- _TASK OBJECTIVE_:
Set down each entry exactly as given; pictures should not appear in the copy.
++++
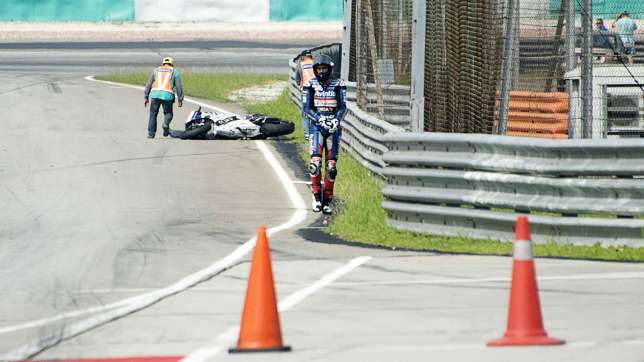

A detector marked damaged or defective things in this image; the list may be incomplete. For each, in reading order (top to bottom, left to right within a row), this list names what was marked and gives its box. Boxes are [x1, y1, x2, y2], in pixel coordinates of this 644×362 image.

crashed motorcycle [169, 106, 294, 140]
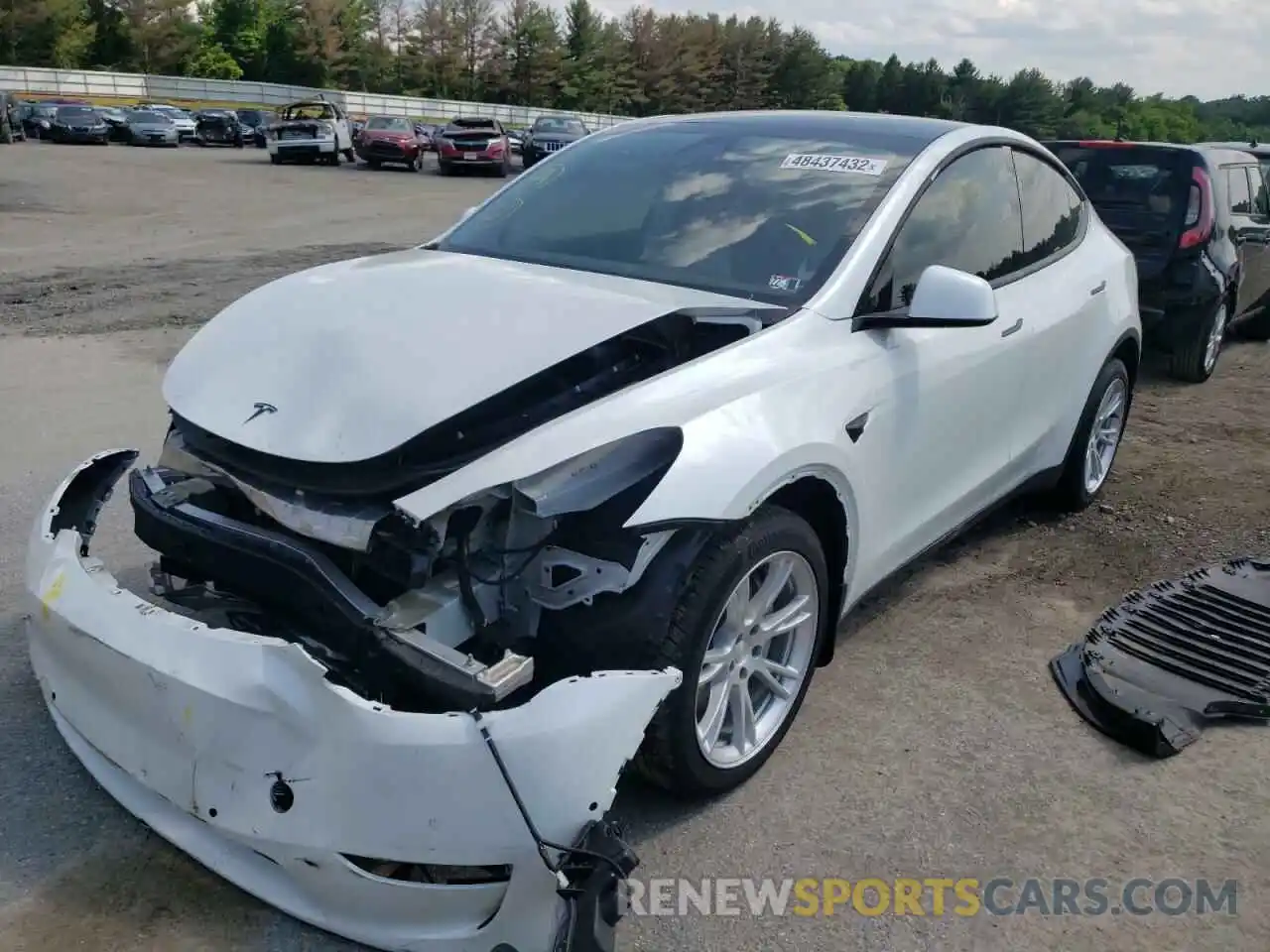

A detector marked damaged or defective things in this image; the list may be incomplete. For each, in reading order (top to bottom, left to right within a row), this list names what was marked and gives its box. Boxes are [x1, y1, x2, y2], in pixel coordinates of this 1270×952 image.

detached front bumper [24, 451, 681, 952]
crumpled front fender [24, 451, 681, 952]
missing headlight cavity [141, 401, 696, 715]
missing headlight cavity [345, 858, 513, 889]
damaged white car [27, 109, 1143, 949]
missing headlight cavity [1046, 555, 1270, 756]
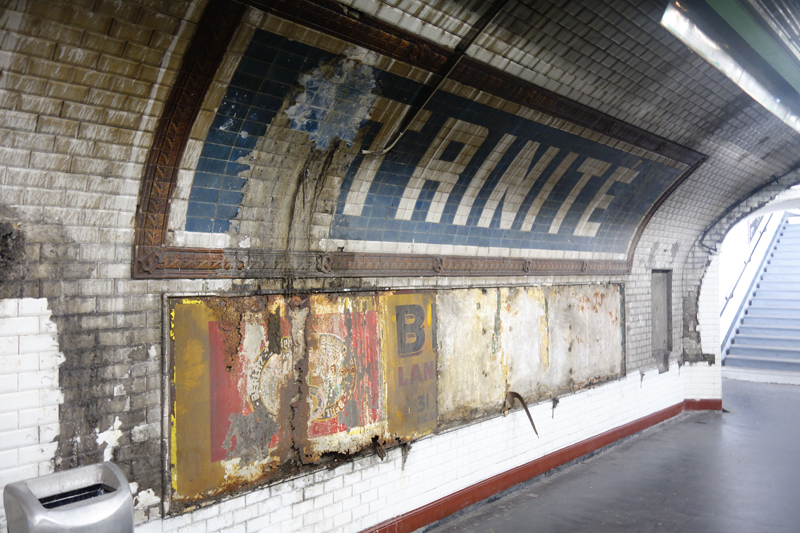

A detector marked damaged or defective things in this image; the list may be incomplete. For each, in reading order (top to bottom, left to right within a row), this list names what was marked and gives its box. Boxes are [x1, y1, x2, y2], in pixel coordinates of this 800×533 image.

damaged wall [167, 282, 620, 502]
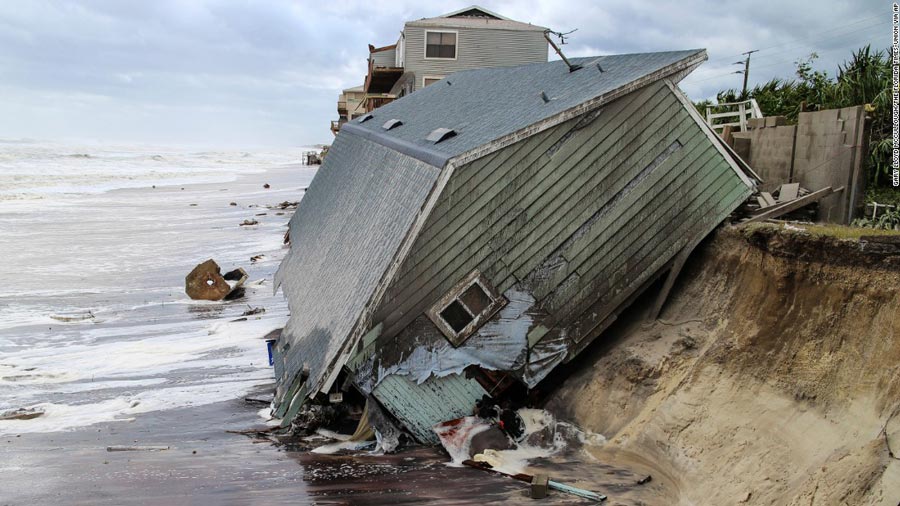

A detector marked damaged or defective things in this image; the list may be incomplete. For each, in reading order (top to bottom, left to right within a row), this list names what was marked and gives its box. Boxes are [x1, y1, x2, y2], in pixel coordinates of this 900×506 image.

broken window [426, 31, 458, 58]
damaged roof [342, 49, 708, 168]
broken wooden siding [272, 131, 442, 408]
broken window [428, 270, 506, 346]
standing damaged house [270, 50, 756, 446]
broken wooden siding [370, 79, 748, 356]
broken wooden siding [370, 372, 488, 442]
++++
- _TASK RESPONSE_:
A detector marked damaged or defective things in this image; the list may be incomplete. For each, in reading order (top to bottom, left to right within a row), this list names what was marked and gives its box. Boxes are [x1, y1, x2, y2], in pixel coordinates of this 644×362 image.

crashed motorcycle [169, 106, 294, 140]

A detector marked damaged or defective things in this image; the list may be incomplete. For each, in reading order (top to bottom, left to right within a row), this list names what was marked and gives its box. Boxes are [x1, y1, x2, y2], in pixel coordinates of this 1270×952 image.

detached front bumper [24, 451, 681, 952]
crumpled front fender [24, 451, 681, 952]
missing headlight cavity [141, 401, 696, 715]
missing headlight cavity [345, 858, 513, 889]
damaged white car [27, 109, 1143, 949]
missing headlight cavity [1046, 555, 1270, 756]

A detector marked damaged or defective things in this image; the list may be incomplete. For each, in reading order (top to bottom, left to right within a row), this list names what was marked and gives its box. Boxes are [x1, y1, x2, y2], in pixel coordinates of this 800×533 image.

damaged wall [167, 282, 620, 502]

A detector marked damaged or defective things in this image; the list may be incomplete. For each, in reading order (top to bottom, left to right within a row), this list names what was marked and gives its box. Boxes are [x1, y1, x2, y2], in pixel coordinates of this 900×506 image.

broken window [426, 31, 458, 58]
damaged roof [342, 49, 708, 168]
broken wooden siding [272, 131, 442, 408]
broken window [428, 270, 506, 346]
standing damaged house [270, 50, 756, 446]
broken wooden siding [370, 79, 748, 356]
broken wooden siding [370, 372, 488, 442]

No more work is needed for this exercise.